### Directives
(A) What does the passage on teachers' working conditions claim is consistently and robustly associated with student attainment?
(B) Reproduce the listing word for word, from the line containing "According to the" through its last line, both included.

╭─ Given passage

Bethan Hindley, Head of Leadership Delivery, Teacher Development Trust, UK

Maria Cunningham, Regional Delivery Lead, Education Endowment Foundation, UK

Multiple teams of researchers have made significant efforts to summarise the research on the process and content of teacher professional development. However, these reviews, due to their methodology, tend to put less emphasis on how teachers’ working conditions relate to their ability to raise student outcomes. To improve schools, we need to better understand how the context in which a teacher works affects their student outcomes. 

This article makes the claim that there is a consistent and robust association between teachers’ working conditions and student attainment, and outlines the core aspects of those working conditions that seem to be most clearly associated with improving student attainment for school leaders to consider.

╰─
╭─ Records to process

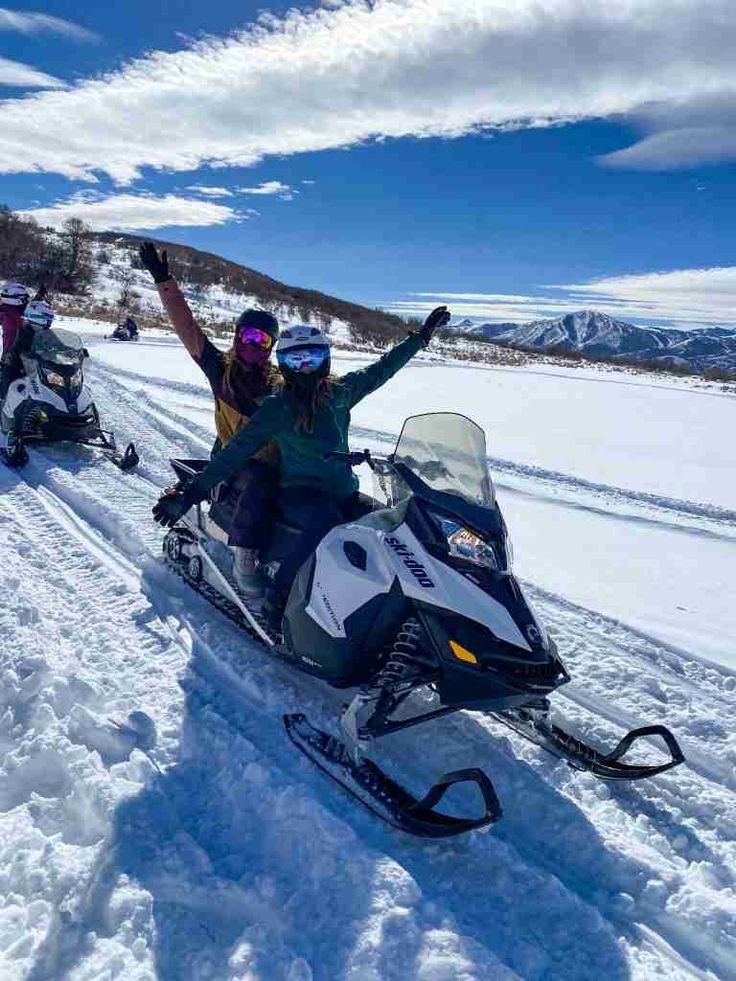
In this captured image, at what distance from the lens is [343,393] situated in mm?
4043

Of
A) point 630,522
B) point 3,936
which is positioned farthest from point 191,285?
point 3,936

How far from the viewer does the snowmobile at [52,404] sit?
24.6 feet

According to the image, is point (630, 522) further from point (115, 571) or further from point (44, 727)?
point (44, 727)

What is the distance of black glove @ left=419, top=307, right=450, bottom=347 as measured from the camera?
510 cm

╰─

### Set of answers
(A) Teachers' working conditions.

(B)
According to the image, is point (630, 522) further from point (115, 571) or further from point (44, 727)?
point (44, 727)

What is the distance of black glove @ left=419, top=307, right=450, bottom=347 as measured from the camera?
510 cm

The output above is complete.